|Sentiment Index - Level||89.5||87.5 to 93.0||92.1||87.2|
The weekly consumer comfort index, which is on its best run in six years, correctly signaled what is a big uptick for the twice monthly consumer sentiment index, which is up nearly 5 points to 92.1 for the best reading since mid-August when troubles in China first upset the financial markets. The current conditions component, which turns on ongoing changes in the labor market, is up very solidly, more than 5-1/2 points higher to 106.7. This hints at strength for October jobs and consumer spending. The expectations component, which turns on changes in the outlook for the labor market, is up 4-1/2 points to 82.7.
There's been plenty of indications that prices are soft including inflation expectations in this report which are down 1 tenth for both the 1-year and 5-year outlooks, to 2.7 and 2.6 percent respectively. These readings, pulled lower by falling prices at the gas pump, will not be encouraging to Federal Reserve policy makers who are working to raise inflation expectations.
Inflation aside, this report is very good news, pointing to rising consumer spirits going into the all important holiday shopping season.
Market Consensus Before Announcement
Consumer sentiment showed the most reaction to market and global troubles in August and September, sinking noticeable from the low 90s to the mid-80s before bouncing back at the end of September to 87.2. A further 2-point bounce is expected for the October flash, to 89.5.
The University of Michigan's Consumer Survey Center questions 500 households each month on their financial conditions and attitudes about the economy. Consumer sentiment is directly related to the strength of consumer spending. Consumer confidence and consumer sentiment are two ways of talking about consumer attitudes. Among economic reports, consumer sentiment refers to the Michigan survey while consumer confidence refers to The Conference Board's survey. Preliminary estimates for a month are released at mid-month. Final estimates for a month are released near the end of the month.
The pattern in consumer attitudes and spending is often the foremost influence on stock and bond markets. For stocks, strong economic growth translates to healthy corporate profits and higher stock prices. For bonds, the focus is whether economic growth goes overboard and leads to inflation. Ideally, the economy walks that fine line between strong growth and excessive (inflationary) growth. This balance was achieved through much of the nineties. For this reason alone, investors in the stock and bond markets enjoyed huge gains during the bull market of the 1990s. Consumer confidence did shift down in tandem with the equity market between 2000 and 2002 and then recovered in 2003 and 2004. More recently, the credit crunch and surge in gasoline prices led confidence downward in 2007. Despite a drop in gasoline prices, 2008 saw sentiment near record lows due to recession, a precipitous fall in stock prices, and fragile credit markets. However, consumer sentiment helped to confirm the easing of recession during 2009 as this index slowly rose from earlier lows. One should be aware that this report is released to private subscribers several minutes prior to release to the media. This may account for occasional market activity just prior to public release.

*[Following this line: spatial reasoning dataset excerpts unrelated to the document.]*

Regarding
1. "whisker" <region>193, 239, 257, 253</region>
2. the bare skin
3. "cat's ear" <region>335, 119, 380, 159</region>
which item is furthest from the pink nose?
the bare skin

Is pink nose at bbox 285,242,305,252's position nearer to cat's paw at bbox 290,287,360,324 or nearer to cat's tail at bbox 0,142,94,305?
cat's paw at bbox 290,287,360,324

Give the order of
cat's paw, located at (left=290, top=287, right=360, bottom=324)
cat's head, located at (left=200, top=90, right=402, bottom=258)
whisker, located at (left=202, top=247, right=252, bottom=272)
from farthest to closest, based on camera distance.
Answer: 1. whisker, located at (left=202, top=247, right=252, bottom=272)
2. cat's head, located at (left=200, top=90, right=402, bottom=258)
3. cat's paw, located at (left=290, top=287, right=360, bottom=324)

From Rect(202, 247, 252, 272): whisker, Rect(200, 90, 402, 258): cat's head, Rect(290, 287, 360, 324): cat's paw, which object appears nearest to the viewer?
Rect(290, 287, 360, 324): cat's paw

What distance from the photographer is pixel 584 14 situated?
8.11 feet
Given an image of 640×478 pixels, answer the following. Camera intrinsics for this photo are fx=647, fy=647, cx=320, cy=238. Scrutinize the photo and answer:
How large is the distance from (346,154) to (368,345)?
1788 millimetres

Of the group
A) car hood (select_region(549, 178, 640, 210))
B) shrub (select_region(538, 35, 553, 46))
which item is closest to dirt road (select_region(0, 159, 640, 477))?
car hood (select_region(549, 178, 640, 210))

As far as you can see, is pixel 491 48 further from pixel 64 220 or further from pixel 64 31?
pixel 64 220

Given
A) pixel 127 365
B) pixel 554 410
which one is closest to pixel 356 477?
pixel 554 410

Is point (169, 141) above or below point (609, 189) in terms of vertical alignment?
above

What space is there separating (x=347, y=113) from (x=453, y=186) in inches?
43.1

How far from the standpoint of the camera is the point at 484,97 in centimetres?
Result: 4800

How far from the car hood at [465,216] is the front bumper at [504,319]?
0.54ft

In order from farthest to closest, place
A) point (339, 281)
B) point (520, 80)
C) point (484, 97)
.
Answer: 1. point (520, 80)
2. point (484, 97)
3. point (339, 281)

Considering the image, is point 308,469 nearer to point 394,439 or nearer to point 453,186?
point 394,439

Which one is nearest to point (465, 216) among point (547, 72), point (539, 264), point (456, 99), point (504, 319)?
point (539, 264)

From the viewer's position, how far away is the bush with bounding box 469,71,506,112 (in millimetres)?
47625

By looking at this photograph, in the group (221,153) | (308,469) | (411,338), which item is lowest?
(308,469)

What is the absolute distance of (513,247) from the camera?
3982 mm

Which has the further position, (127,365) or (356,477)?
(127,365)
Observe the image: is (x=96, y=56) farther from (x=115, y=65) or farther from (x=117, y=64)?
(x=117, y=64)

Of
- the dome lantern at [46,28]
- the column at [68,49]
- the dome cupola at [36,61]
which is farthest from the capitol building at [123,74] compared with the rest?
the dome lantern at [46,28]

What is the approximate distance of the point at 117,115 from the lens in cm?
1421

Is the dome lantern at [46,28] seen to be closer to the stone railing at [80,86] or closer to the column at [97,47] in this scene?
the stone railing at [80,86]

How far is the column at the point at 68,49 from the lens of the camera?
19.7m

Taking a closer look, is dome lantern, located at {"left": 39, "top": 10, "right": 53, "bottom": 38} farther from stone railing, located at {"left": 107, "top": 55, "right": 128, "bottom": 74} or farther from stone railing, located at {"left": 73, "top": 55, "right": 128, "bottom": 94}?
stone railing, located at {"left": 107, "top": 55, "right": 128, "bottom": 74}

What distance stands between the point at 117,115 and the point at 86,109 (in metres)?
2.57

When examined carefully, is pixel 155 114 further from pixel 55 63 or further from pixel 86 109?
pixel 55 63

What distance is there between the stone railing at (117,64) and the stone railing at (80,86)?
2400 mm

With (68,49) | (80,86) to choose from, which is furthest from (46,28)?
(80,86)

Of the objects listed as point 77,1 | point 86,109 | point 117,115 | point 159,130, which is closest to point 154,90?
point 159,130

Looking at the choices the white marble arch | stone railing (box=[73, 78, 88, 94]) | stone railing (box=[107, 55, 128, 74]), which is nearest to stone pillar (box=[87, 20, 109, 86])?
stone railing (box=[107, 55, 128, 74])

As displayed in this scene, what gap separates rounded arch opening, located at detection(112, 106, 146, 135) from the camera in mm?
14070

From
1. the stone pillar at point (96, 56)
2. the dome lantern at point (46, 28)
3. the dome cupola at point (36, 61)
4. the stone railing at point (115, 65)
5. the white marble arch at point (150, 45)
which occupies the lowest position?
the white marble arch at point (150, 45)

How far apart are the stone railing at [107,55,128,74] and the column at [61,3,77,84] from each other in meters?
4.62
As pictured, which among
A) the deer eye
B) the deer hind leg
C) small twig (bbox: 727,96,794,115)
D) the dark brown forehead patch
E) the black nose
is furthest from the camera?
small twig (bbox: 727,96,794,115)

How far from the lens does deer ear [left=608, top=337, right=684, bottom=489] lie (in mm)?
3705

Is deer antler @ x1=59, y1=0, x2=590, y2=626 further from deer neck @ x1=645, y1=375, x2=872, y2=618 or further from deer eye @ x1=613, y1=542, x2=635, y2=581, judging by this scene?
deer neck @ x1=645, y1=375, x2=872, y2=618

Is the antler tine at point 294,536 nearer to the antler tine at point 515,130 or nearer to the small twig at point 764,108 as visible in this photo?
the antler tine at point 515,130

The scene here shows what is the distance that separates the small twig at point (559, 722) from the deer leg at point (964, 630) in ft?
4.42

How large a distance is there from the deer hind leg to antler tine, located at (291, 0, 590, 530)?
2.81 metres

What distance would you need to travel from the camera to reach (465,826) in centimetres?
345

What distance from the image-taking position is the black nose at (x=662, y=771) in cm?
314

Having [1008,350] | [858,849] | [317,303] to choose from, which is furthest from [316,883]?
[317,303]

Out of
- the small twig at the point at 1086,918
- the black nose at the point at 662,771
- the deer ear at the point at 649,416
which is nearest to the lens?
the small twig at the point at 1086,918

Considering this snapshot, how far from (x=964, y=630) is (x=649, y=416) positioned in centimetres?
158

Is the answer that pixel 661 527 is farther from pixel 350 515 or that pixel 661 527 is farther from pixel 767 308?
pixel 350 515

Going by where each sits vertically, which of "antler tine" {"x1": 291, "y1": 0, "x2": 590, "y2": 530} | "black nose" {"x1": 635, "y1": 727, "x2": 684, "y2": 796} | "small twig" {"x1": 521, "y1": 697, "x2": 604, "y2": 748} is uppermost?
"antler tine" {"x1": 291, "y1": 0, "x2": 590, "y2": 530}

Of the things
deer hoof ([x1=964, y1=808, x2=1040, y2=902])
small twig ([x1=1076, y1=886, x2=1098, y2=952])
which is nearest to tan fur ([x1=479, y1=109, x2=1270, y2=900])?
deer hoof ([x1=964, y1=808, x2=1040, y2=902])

Consumer spending accounts for more than two-thirds of the economy, so the markets are always dying to know what consumers are up to and how they might behave in the near future. The more confident consumers are about the economy and their own personal finances, the more likely they are to spend. With this in mind, it's easy to see how this index of consumer attitudes gives insight to the direction of the economy. Just note that changes in consumer confidence and retail sales don't move in tandem month by month.